It was September 21, and the expedition—strung out along the old Mormon Trail in a nine-mile line and averaging 12 miles a day—had just passed Devil’s Gate (in what would become Wyoming). Jim Bridger, one of the most accomplished and best-known frontiersmen in North America, led the way. At this rate they should arrive no later than October 25 in Salt Lake, some 425 miles to the southwest, where they could settle in comfortably for the winter and start building an Army post, as specified in the May 18 general orders from Lt. Gen. Winfield Scott.
Riding alongside Bridger was the column’s senior officer, Colonel Edmund B. Alexander of the 10th U.S. Infantry Regiment, who had hired the scout a couple of weeks earlier at Fort Laramie. The expedition had left Fort Leavenworth, Kansas, in mid-July 1857, eight weeks late, and critics from the press, the political world and the Army itself had suggested the column might not be able to reach Salt Lake that season. But Alexander was confident Bridger could get them through before winter set in. The legendary mountain man had been roaming the West for 35 years since joining William Ashley’s Upper Missouri Expedition at age 18 in 1822. He knew the road between Fort Laramie and the Mormon capital like the back of his hand.

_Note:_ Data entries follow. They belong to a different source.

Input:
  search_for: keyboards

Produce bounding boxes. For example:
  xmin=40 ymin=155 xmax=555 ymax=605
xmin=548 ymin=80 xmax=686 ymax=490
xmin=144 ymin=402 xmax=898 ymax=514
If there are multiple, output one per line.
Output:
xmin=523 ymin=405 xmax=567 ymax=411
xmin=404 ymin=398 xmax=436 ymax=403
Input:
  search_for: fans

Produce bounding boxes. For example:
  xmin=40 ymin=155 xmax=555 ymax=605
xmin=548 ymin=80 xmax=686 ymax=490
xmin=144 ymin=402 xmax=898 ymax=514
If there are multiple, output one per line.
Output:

Bridger wasn’t sure why the Army was bound for Salt Lake, and he really didn’t care too much. He was just mighty glad he could lead a U.S. military force into the city. He’d had a falling out with the Mormons three or four years back, and this scouting job provided opportunity for some payback. That the Mormon people might consider the Utah Expedition an invasion force coming to annihilate them did not cross the mind of its planners, though Bridger certainly knew that Territorial Governor Brigham Young was capable of mounting a stiff resistance.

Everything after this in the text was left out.